(What to produce): Reproduce the items word for word, from the line containing "Is the man walking" through the end of the items, and omit the pictures.

* Start Raw data *

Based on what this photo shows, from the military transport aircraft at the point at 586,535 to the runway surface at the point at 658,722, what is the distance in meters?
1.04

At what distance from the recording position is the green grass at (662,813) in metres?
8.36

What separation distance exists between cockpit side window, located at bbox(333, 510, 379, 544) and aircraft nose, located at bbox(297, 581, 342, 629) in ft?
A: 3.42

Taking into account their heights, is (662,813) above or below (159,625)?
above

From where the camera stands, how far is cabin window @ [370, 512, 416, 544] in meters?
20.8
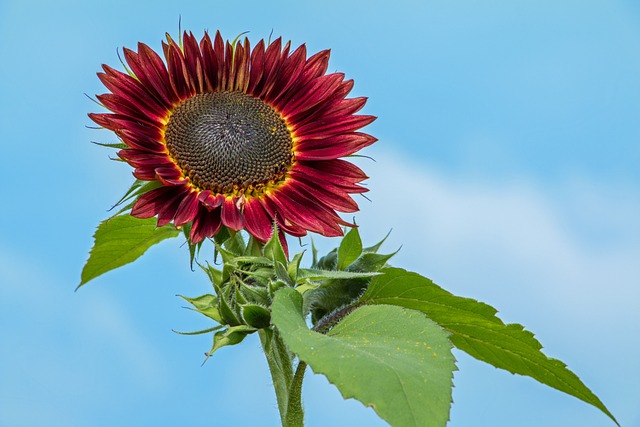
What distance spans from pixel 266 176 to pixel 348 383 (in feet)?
2.17

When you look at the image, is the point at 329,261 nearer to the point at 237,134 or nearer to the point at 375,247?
the point at 375,247

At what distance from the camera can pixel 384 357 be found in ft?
5.00

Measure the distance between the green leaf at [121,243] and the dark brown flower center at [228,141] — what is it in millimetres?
221

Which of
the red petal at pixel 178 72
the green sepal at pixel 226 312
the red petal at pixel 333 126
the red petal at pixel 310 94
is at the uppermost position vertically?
the red petal at pixel 310 94

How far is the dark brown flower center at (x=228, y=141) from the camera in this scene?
1942mm

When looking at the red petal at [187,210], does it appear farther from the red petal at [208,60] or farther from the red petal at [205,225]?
the red petal at [208,60]

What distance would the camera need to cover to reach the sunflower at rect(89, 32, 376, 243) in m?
1.88

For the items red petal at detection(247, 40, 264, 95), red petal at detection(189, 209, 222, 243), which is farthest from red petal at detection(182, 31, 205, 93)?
red petal at detection(189, 209, 222, 243)

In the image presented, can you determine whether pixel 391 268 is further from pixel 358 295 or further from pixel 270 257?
pixel 270 257

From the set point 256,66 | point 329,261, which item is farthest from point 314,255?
point 256,66

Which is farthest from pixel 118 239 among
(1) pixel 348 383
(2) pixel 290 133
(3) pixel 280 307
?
(1) pixel 348 383

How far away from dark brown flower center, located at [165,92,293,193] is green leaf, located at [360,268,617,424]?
34 cm

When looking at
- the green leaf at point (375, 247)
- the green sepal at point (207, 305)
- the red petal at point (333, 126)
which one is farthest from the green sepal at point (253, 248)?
the red petal at point (333, 126)

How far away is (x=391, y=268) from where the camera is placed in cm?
188
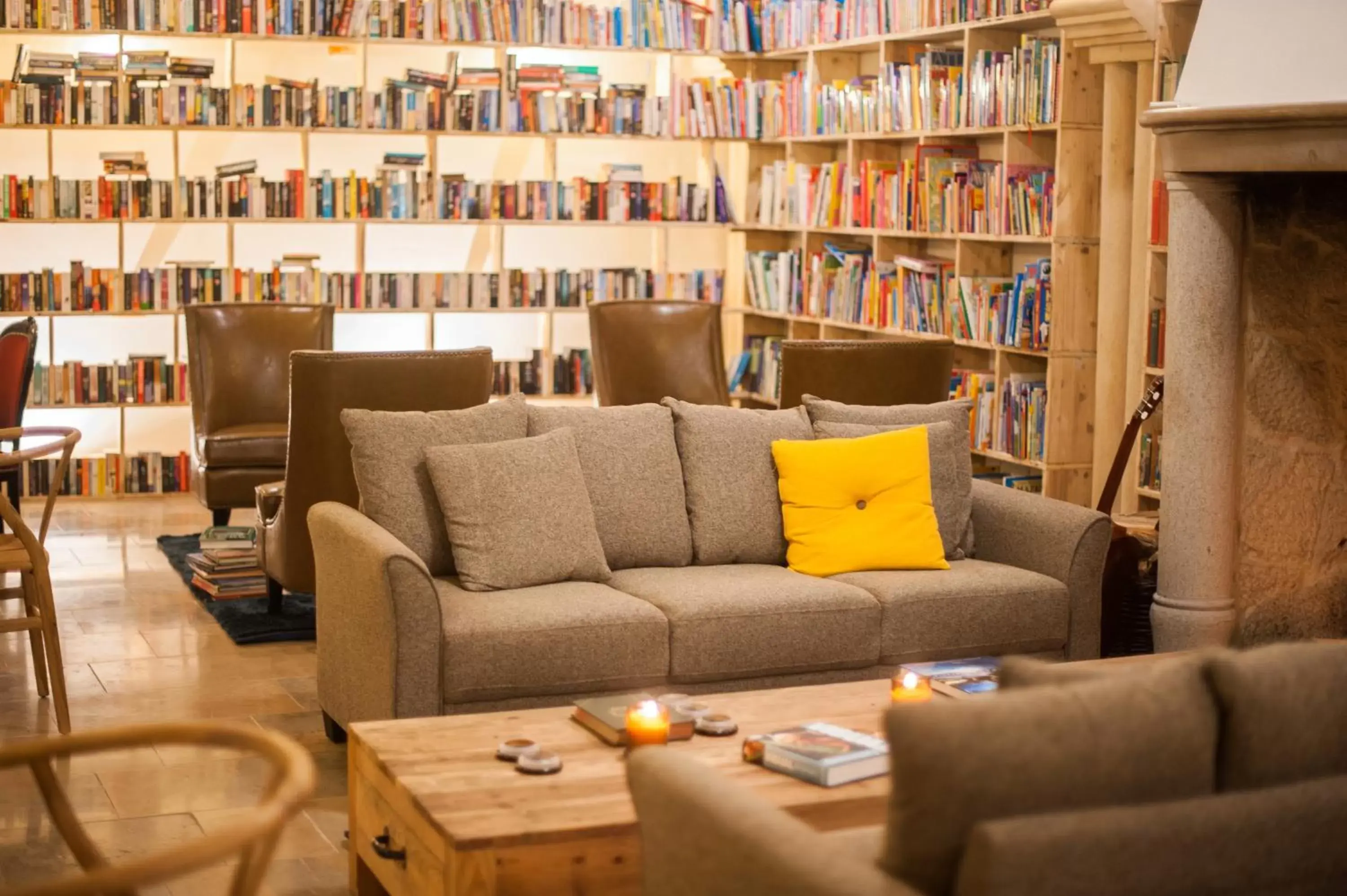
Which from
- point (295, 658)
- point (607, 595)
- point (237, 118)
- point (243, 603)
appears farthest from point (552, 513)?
point (237, 118)

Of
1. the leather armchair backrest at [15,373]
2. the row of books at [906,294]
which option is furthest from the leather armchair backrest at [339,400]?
the row of books at [906,294]

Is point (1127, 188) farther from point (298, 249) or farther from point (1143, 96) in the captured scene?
point (298, 249)

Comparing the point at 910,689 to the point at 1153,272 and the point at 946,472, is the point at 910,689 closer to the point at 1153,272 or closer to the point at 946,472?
the point at 946,472

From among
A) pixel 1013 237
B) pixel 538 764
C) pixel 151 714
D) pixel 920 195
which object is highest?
pixel 920 195

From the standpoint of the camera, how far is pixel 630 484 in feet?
14.9

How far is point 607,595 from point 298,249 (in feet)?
16.4

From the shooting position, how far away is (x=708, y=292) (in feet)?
29.8

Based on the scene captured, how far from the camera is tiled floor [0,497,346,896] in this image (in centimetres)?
362

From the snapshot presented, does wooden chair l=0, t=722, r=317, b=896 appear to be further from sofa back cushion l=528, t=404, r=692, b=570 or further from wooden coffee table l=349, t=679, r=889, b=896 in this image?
sofa back cushion l=528, t=404, r=692, b=570

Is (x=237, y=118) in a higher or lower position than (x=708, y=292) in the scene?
higher

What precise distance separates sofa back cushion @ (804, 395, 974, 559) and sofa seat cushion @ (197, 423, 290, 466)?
8.54ft

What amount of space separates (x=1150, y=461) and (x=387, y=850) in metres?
3.47

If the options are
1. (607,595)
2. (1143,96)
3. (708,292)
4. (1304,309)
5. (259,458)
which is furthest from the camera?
(708,292)

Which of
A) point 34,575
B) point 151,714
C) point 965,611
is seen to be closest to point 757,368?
point 965,611
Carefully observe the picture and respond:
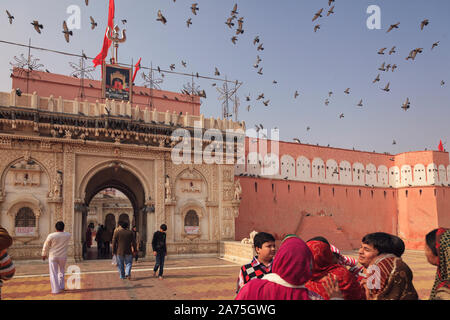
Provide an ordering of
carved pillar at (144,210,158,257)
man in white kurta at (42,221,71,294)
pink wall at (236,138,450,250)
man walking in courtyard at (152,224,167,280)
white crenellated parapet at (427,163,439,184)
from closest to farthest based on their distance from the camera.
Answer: man in white kurta at (42,221,71,294) < man walking in courtyard at (152,224,167,280) < carved pillar at (144,210,158,257) < pink wall at (236,138,450,250) < white crenellated parapet at (427,163,439,184)

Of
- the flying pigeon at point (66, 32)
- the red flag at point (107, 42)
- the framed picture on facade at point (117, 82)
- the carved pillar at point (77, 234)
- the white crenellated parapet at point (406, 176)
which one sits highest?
the red flag at point (107, 42)

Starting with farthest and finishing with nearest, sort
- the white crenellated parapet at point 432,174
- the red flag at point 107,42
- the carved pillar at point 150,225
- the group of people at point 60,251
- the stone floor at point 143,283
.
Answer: the white crenellated parapet at point 432,174
the red flag at point 107,42
the carved pillar at point 150,225
the stone floor at point 143,283
the group of people at point 60,251

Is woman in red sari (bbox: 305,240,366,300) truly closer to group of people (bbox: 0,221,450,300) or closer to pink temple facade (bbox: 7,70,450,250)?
group of people (bbox: 0,221,450,300)

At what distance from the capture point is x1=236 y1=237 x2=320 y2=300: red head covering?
2.28m

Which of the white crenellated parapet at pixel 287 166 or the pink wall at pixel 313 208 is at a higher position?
the white crenellated parapet at pixel 287 166

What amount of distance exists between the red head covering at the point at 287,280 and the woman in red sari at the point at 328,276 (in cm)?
65

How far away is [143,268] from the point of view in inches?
462

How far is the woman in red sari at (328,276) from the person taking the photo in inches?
119

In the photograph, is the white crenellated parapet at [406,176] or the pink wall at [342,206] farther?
the white crenellated parapet at [406,176]

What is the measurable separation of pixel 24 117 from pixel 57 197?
2996mm

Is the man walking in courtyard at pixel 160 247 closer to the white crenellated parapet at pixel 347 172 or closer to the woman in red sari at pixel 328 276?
the woman in red sari at pixel 328 276

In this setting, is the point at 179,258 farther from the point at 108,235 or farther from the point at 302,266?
the point at 302,266

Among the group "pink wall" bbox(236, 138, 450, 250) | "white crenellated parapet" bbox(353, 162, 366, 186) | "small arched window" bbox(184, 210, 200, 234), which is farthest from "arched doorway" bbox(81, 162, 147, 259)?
"white crenellated parapet" bbox(353, 162, 366, 186)
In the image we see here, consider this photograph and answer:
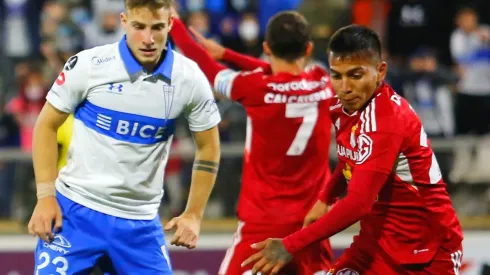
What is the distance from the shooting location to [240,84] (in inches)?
241

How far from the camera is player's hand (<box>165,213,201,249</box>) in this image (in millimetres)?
4784

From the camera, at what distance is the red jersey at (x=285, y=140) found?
605 centimetres

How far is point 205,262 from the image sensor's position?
799cm

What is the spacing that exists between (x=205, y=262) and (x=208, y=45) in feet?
6.95

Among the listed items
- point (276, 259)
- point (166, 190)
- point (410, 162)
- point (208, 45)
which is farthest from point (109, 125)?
point (166, 190)

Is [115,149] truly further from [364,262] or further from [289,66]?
[289,66]

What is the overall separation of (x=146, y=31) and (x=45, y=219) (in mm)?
1026

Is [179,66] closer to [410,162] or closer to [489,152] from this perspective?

* End Raw data *

(Finished task):
Is the man walking in courtyard at pixel 160 247 closer to the white crenellated parapet at pixel 347 172 or closer to the woman in red sari at pixel 328 276?
the woman in red sari at pixel 328 276

In this setting, is the point at 179,258 farther from the point at 108,235 or farther from the point at 302,266?
the point at 302,266

Among the group "pink wall" bbox(236, 138, 450, 250) | "white crenellated parapet" bbox(353, 162, 366, 186) | "small arched window" bbox(184, 210, 200, 234), which is farthest from "arched doorway" bbox(81, 162, 147, 259)?
"white crenellated parapet" bbox(353, 162, 366, 186)
In the image we see here, consider this photograph and answer:
What is the distance from the shooting location to [240,84] (in inches)?
241

How far from the camera is player's hand (<box>165,213,201,249</box>) in this image (in millimetres)?
4784

From the camera, at what distance is the red jersey at (x=285, y=140) found?
605 centimetres

How far is point 205,262 from the image sensor's position?
799cm

What is the spacing that exists between (x=205, y=262) and (x=208, y=45) in feet?
6.95

Among the listed items
- point (276, 259)
- point (166, 190)
- point (410, 162)
- point (208, 45)
which is farthest from point (109, 125)?
point (166, 190)

Is [115,149] truly further from [364,262] or further from [289,66]?
[289,66]

What is the overall separation of (x=146, y=31) and (x=45, y=219) (in mm)?
1026

Is [179,66] closer to [410,162] or closer to [489,152] from this perspective?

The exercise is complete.